Cuando llegó de nuevo la primavera, emprendió el camino del norte. Comprendía que se terminaba la época de descanso y de tranquilidad. Se dirigía hacia Charles, hacia los borrosos recuerdos de su infancia.
Adam se movía rápidamente a través de las interminables extensiones del este de Texas, atravesando Luisiana y los confines de Misisipí y Alabama, y bordeando Florida. Comprendió que tenía que avanzar deprisa. Los negros eran lo suficientemente pobres para ser bondadosos, pero no podían confiar en ningún hombre blanco por pobre que fuese, y los blancos pobres tenían miedo de los extraños. Cerca de Talhahassee fue detenido por los hombres del
sheriff,
juzgado por vago y destinado a una brigada de obras públicas que trabajaba en la carretera. Así se hacía en aquella época. Lo condenaron a seis meses. Tan pronto como lo pusieron en libertad, lo volvieron a detener por otro periodo de seis meses. Y entonces aprendió que hay hombres que tratan a los demás como bestias, y que la mejor manera de sobrevivir entre ellos es comportarse como tal. Un rostro limpio y abierto, una mirada franca y alerta, son cosas que llaman la atención, y ésta acarrea al instante el castigo.

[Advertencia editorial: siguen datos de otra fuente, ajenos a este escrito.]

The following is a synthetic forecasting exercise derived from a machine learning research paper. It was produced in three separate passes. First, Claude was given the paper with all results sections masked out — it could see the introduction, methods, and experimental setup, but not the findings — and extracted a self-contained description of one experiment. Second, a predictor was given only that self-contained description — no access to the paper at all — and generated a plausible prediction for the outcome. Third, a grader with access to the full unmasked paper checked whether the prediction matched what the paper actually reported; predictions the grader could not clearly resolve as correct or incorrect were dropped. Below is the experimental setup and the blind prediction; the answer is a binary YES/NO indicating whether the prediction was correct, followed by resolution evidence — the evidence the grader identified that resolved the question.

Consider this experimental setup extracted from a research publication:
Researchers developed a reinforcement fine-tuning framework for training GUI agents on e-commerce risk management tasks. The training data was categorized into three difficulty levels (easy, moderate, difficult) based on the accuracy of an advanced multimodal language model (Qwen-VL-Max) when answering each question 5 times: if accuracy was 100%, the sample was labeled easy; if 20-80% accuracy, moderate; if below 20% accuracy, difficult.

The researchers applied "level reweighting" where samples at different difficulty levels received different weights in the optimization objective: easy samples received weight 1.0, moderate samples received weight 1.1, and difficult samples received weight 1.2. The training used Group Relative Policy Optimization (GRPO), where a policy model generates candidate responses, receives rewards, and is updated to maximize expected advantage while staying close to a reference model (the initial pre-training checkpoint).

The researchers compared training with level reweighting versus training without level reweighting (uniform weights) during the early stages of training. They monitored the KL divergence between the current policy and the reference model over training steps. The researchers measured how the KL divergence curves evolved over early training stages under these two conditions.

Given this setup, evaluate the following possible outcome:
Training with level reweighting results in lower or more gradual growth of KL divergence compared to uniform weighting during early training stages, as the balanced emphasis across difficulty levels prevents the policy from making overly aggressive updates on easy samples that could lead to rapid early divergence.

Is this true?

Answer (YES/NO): NO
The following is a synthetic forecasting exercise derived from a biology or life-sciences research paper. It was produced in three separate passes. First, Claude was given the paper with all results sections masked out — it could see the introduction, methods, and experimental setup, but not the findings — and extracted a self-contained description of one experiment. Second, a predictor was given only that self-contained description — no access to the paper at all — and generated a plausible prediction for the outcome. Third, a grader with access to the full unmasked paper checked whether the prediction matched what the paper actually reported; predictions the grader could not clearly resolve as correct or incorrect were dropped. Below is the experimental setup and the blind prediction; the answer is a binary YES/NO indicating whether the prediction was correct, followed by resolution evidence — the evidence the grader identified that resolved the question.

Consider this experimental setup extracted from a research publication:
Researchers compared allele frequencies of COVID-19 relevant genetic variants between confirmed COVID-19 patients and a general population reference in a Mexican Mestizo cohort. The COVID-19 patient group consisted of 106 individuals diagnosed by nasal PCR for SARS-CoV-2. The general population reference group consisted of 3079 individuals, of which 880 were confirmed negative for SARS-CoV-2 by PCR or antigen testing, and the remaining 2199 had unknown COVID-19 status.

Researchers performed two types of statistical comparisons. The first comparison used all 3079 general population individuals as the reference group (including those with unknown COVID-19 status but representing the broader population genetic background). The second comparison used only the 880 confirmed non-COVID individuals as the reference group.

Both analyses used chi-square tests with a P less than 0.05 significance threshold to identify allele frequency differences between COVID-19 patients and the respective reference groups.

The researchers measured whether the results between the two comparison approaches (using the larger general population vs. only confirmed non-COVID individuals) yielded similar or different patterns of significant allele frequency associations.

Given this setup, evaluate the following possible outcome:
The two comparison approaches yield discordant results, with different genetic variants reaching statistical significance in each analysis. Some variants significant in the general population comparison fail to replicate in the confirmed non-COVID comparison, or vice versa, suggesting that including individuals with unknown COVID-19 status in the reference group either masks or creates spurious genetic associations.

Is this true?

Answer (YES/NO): NO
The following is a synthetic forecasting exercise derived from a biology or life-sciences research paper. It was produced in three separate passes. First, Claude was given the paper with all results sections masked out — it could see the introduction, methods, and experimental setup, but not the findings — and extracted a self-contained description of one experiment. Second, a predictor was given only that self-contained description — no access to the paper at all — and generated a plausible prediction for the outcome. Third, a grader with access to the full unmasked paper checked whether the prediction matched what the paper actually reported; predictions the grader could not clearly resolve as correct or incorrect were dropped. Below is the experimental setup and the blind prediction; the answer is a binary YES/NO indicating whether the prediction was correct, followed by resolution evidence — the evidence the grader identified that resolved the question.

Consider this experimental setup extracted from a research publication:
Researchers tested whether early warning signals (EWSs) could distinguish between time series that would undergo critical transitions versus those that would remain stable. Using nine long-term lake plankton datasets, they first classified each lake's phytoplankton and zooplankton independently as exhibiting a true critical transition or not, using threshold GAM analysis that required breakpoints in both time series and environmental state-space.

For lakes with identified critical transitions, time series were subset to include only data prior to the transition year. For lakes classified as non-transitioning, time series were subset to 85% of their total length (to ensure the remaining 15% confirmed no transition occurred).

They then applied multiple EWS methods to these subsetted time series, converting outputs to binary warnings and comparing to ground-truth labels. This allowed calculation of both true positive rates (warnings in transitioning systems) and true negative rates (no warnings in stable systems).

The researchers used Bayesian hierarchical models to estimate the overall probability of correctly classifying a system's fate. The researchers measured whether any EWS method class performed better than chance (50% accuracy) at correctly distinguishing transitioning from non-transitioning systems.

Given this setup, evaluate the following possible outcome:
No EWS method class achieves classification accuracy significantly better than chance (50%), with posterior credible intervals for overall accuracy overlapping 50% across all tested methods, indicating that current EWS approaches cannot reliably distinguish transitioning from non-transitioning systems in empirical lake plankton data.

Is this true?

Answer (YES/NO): NO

Adam comprendió que un hombre que hiciese una acción fea o brutal se había herido a sí mismo, y debía hacer pagar a alguien por ello. El hecho de que mientras trabajaba lo vigilasen hombres armados con fusiles, de que por la noche le pusieran una argolla sujeta a una cadena en el tobillo, no eran más que simples medidas de precaución, pero los salvajes latigazos propinados por el más fútil motivo, por el menor resto de dignidad o de resistencia, parecían indicar que los guardianes temían a los prisioneros, y Adam sabía, por los años pasados en el ejército, que un hombre dominado por el miedo es un animal muy peligroso. Y Adam, como todo el mundo, temía lo que aquellos latigazos podían causar a su cuerpo y a su espíritu. Corrió un tupido velo en torno a sí mismo, y su rostro se volvió inexpresivo, sus ojos perdieron el brillo y se encerró en un continuado mutismo. Más tarde no le sorprendió que hubiese sido capaz de hacerlo, pero sí le llamó la atención que apenas le causase sufrimiento. Le pareció mucho más horrible luego que cuando estaba sucediendo. Constituye un verdadero triunfo del dominio de sí mismo ver a un hombre al que le dan latigazos hasta que aparecen los músculos de su espalda, blancos y brillantes, a través de las heridas, y que, sin embargo, no muestra el menor signo de dolor, ira o interés. Y Adam aprendió a comportarse así.